1) Combien de parents aidants proches risquent d'être exclus du chômage lors de la deuxième phase de la réforme, en particulier ceux ayant un enfant en situation de handicap sévère ou atteint d'une maladie lourde? L'honorable ministre dispose-t-il de données chiffrées à ce sujet?

2) Comment le gouvernement justifie-t-il l'absence de prise en compte spécifique des aidants proches dans la réforme du chômage, alors que leur indisponibilité pour le marché de l'emploi est directement liée à des obligations familiales et de soins?

3) L'honorable ministre estime-t-il que la réforme est compatible avec le principe de «standstill», qui interdit toute régression en matière de droits sociaux essentiels? Une analyse juridique a-t-elle été menée sur ce point?

4) Pourquoi les dispositifs existants de reconnaissance des aidants proches (dispense de disponibilité, congé pour aidants proches) n'ont-ils pas été renforcés ou adaptés préalablement à la réforme du chômage?

5) Quelles mesures concrètes le gouvernement envisage-t-il pour éviter que des aidants proches ne soient contraints de se tourner vers le CPAS ou vers des congés maladie par défaut.
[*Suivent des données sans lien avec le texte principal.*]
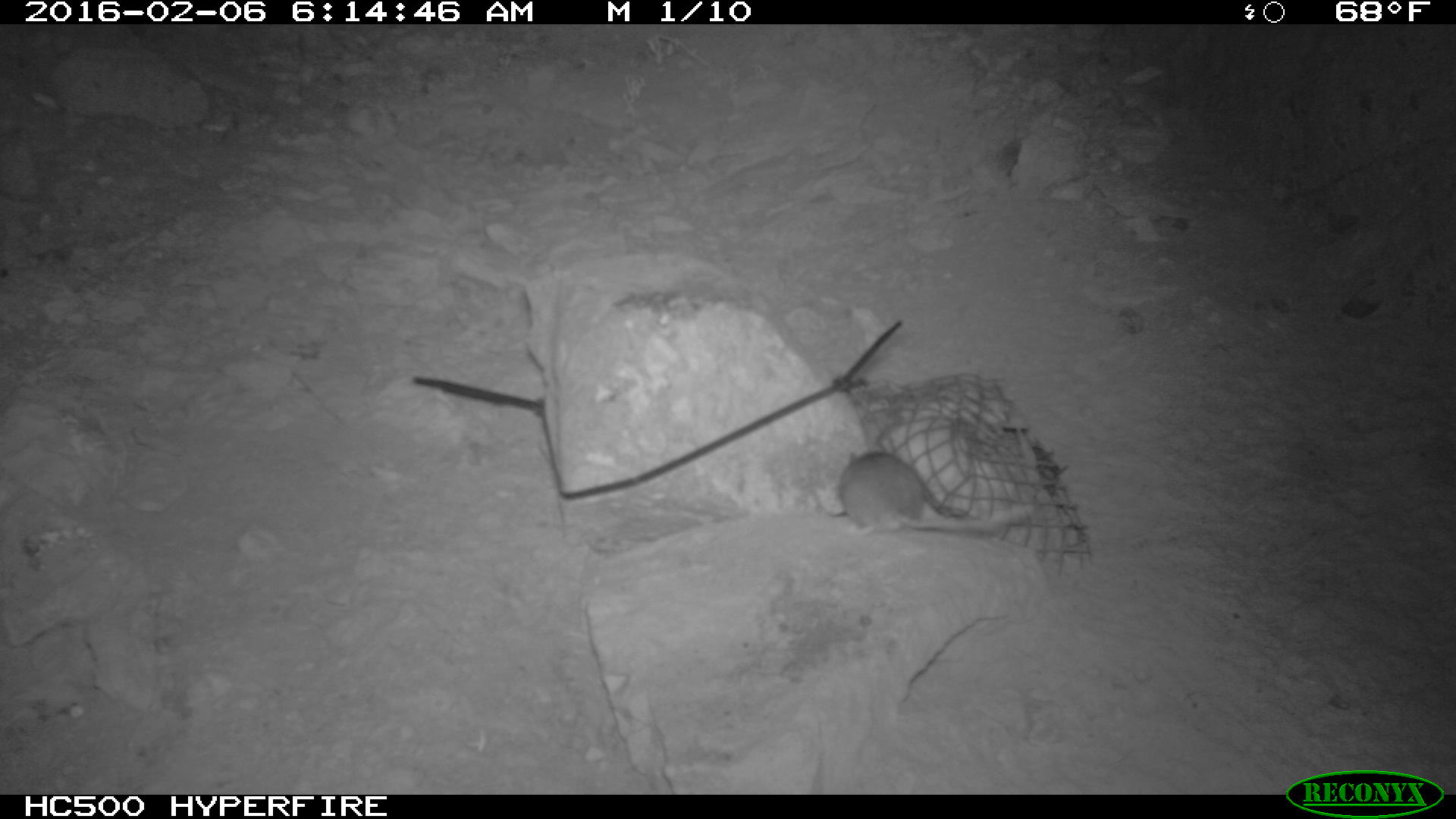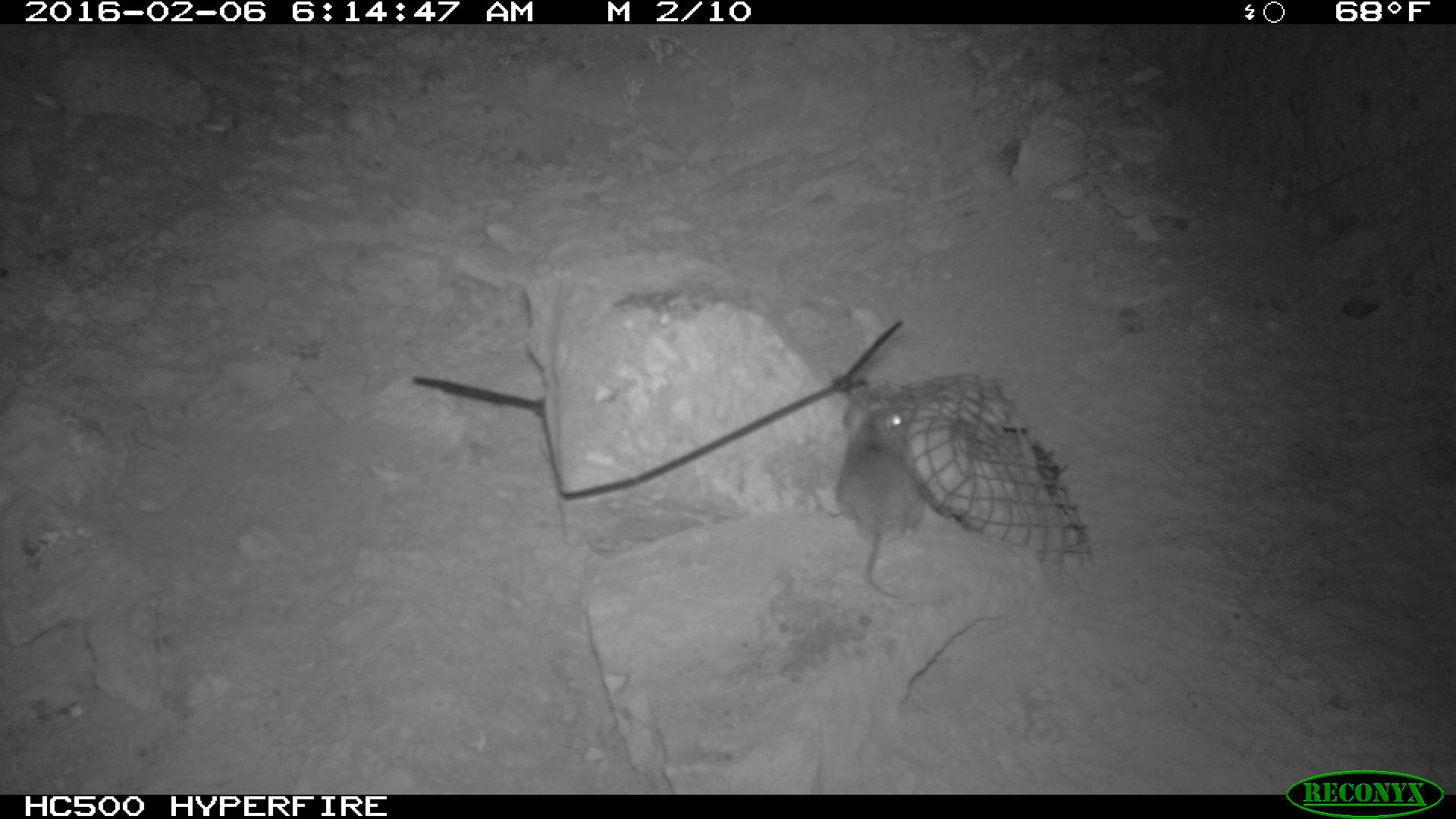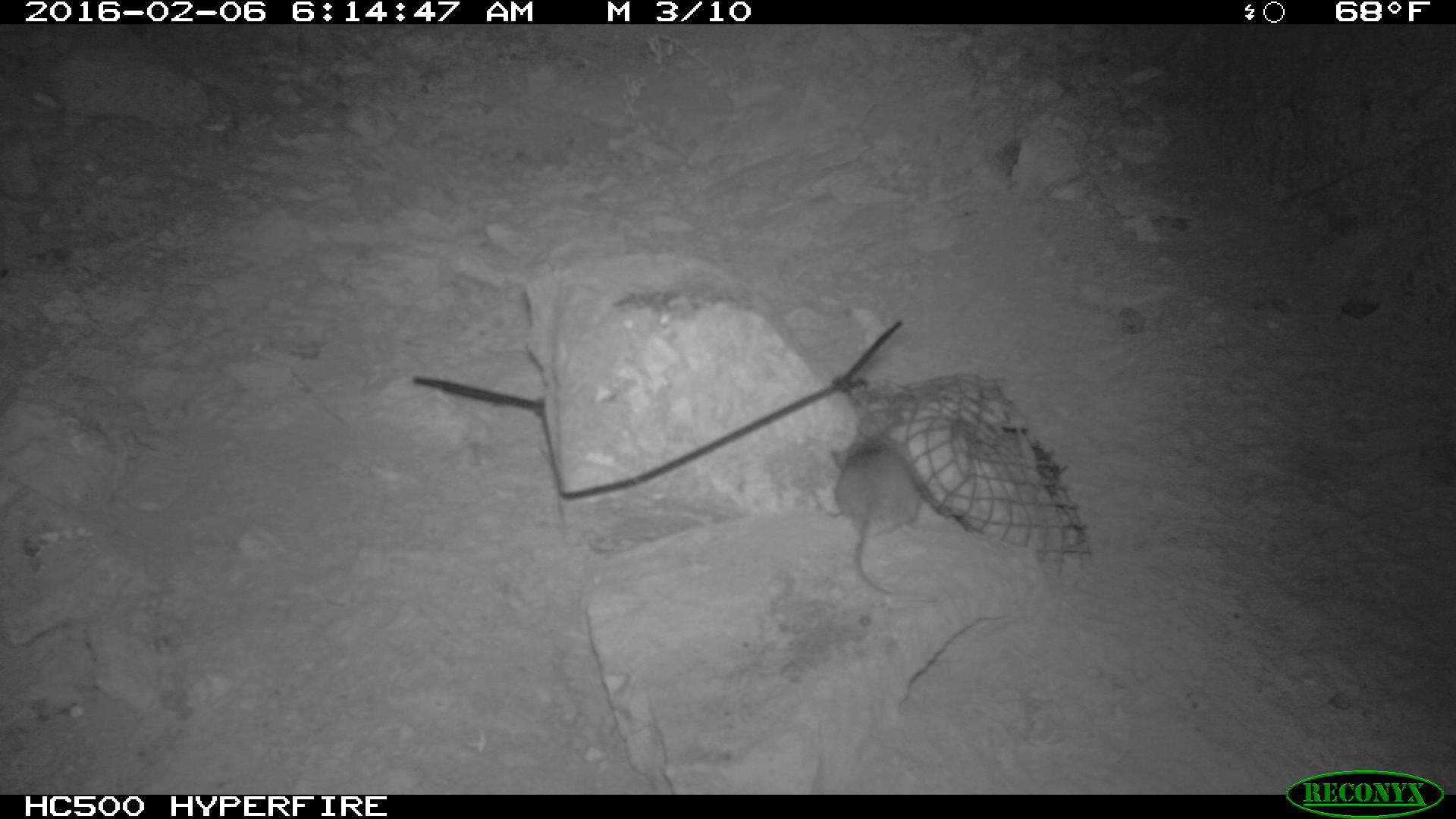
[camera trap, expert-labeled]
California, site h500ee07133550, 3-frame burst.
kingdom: Animalia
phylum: Chordata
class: Mammalia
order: Rodentia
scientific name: Rodentia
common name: rodent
Rodent (Rodentia).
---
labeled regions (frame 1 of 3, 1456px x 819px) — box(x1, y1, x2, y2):
rodent: box(838, 449, 1029, 532)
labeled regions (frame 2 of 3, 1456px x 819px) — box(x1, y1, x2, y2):
rodent: box(836, 400, 924, 600)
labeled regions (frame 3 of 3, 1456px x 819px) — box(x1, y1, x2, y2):
rodent: box(821, 424, 921, 592)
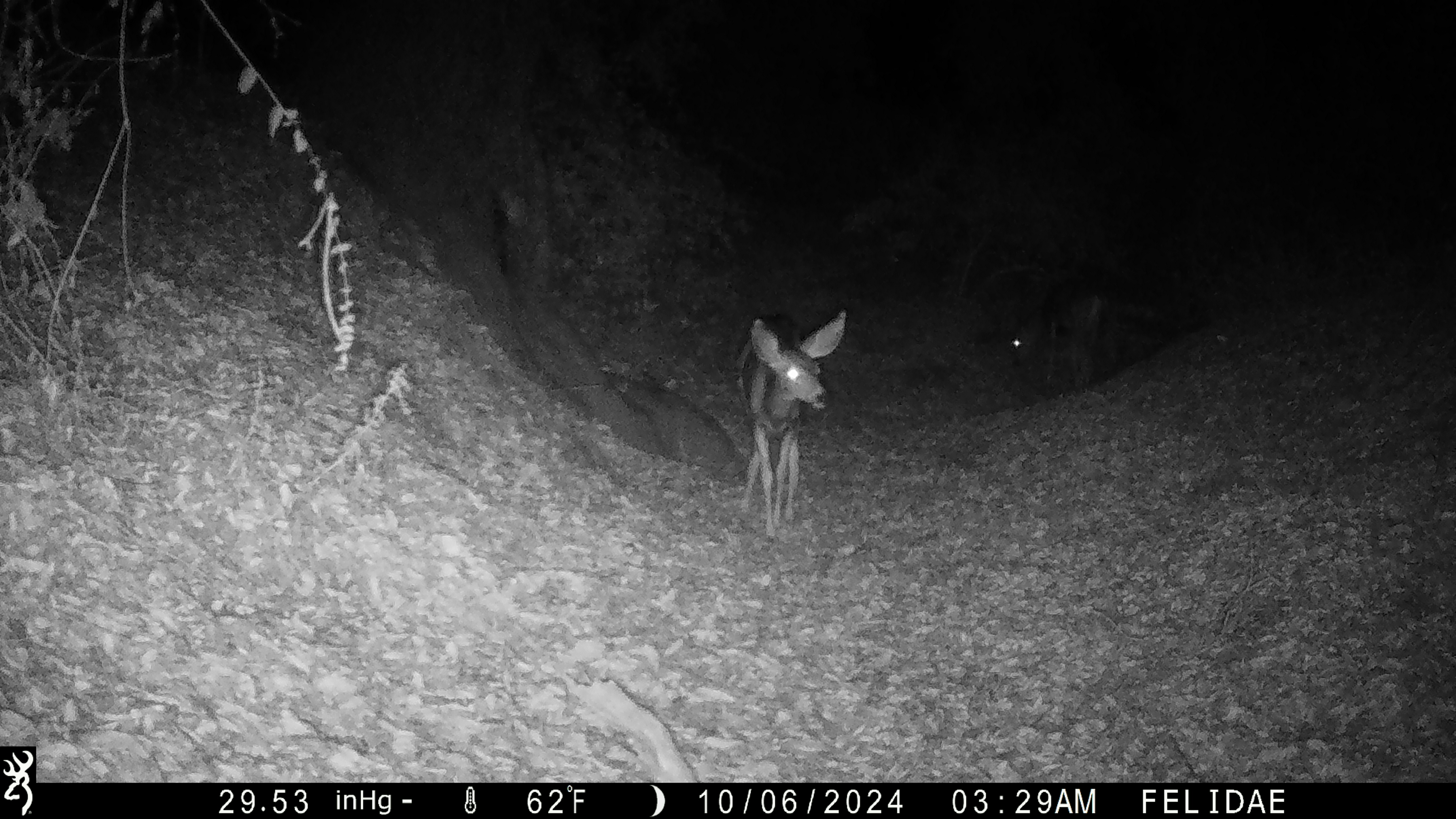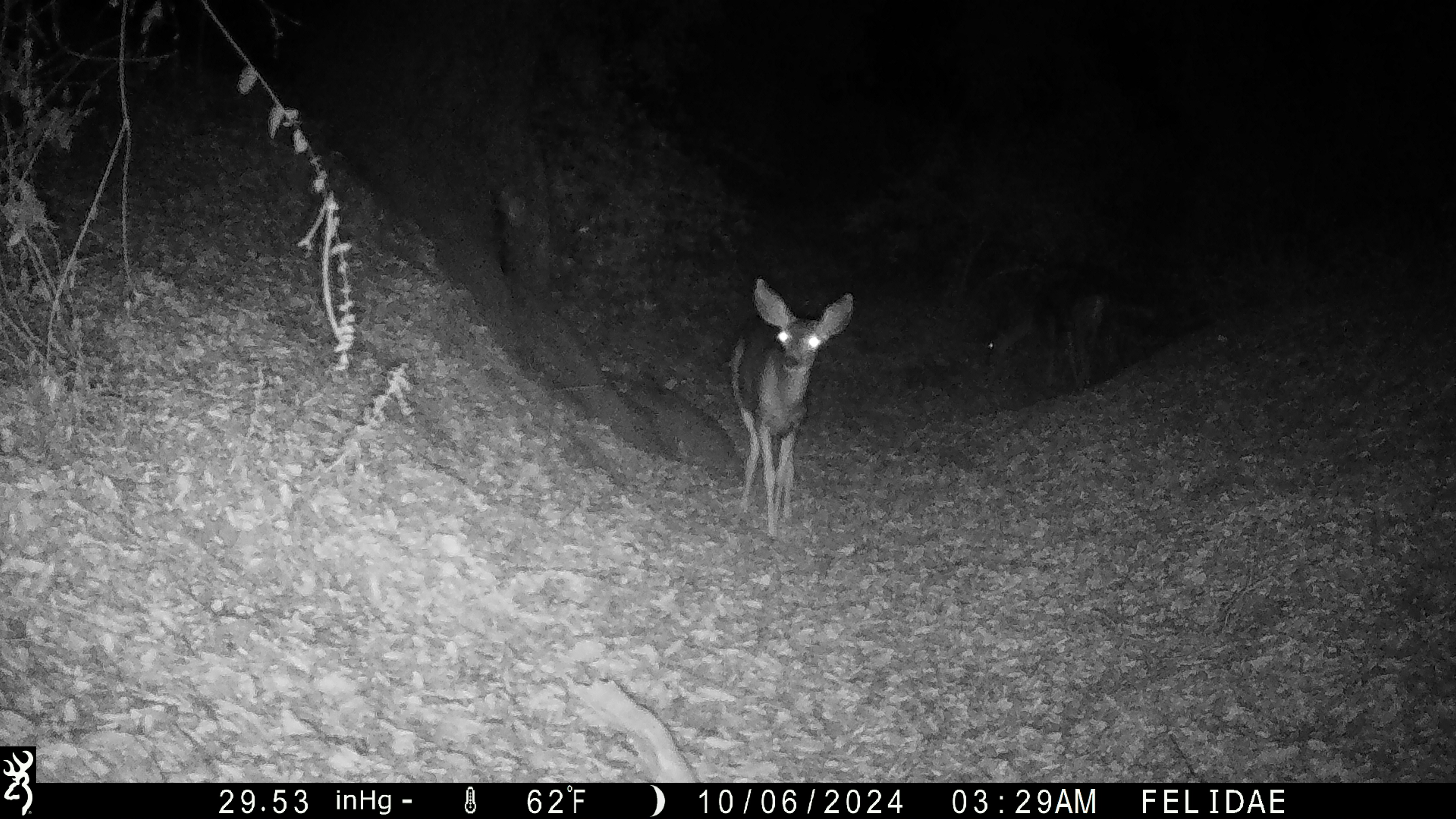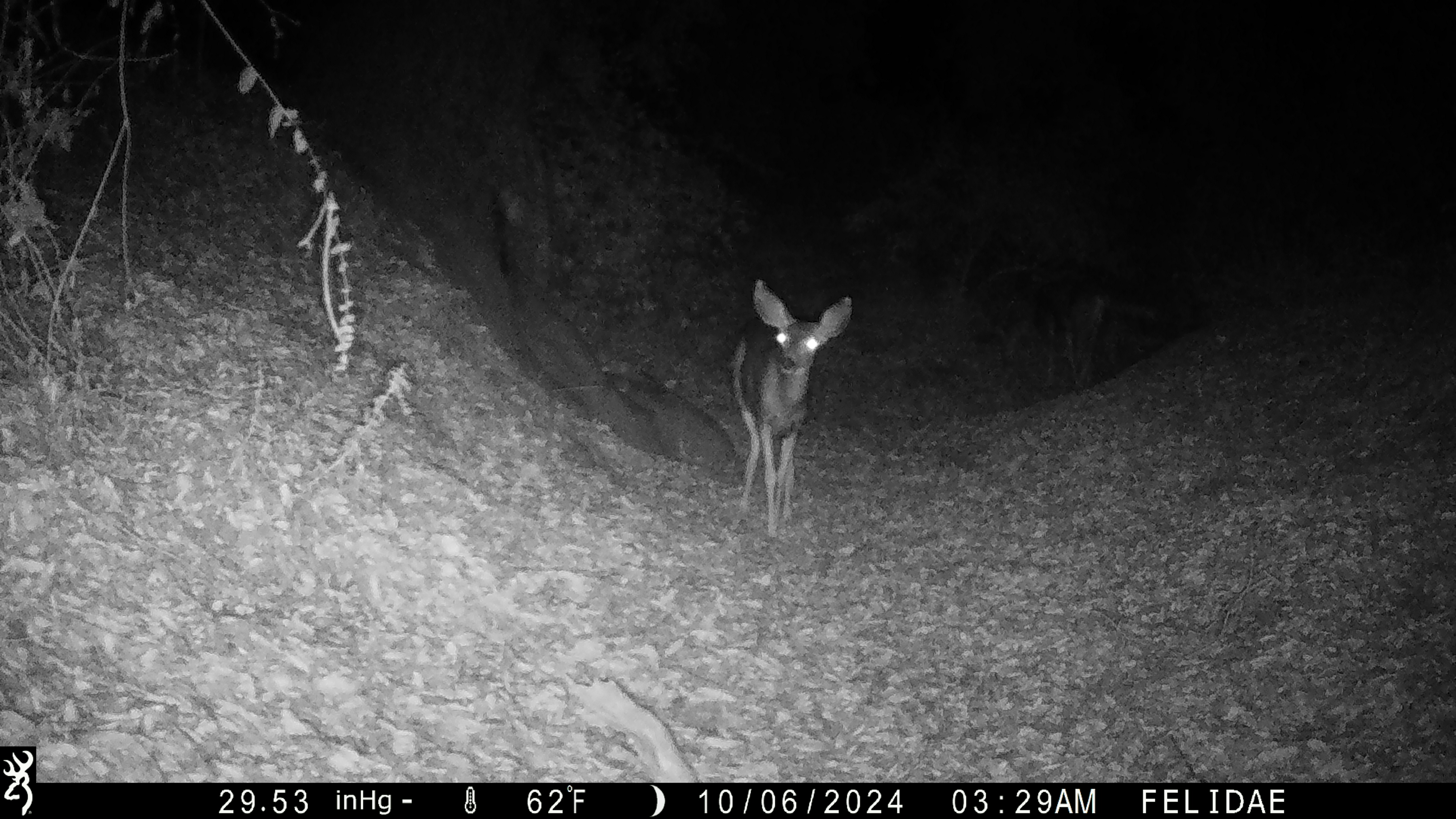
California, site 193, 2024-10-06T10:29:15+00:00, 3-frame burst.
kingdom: Animalia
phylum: Chordata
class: Mammalia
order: Artiodactyla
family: Cervidae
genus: Odocoileus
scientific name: Odocoileus hemionus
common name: mule deer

6) L'honorable ministre est-il disposé à examiner la création ou le renforcement d'un véritable statut social pour les aidants proches, incluant une protection contre l'exclusion du chômage pour les situations de handicap lourd et durable?

7) Une concertation avec les associations représentatives des aidants proches est-elle prévue afin d'évaluer l'impact réel de la réforme et d'identifier des adaptations nécessaires?

8) Des contacts sont-ils pris avec les entités fédérées à ce sujet?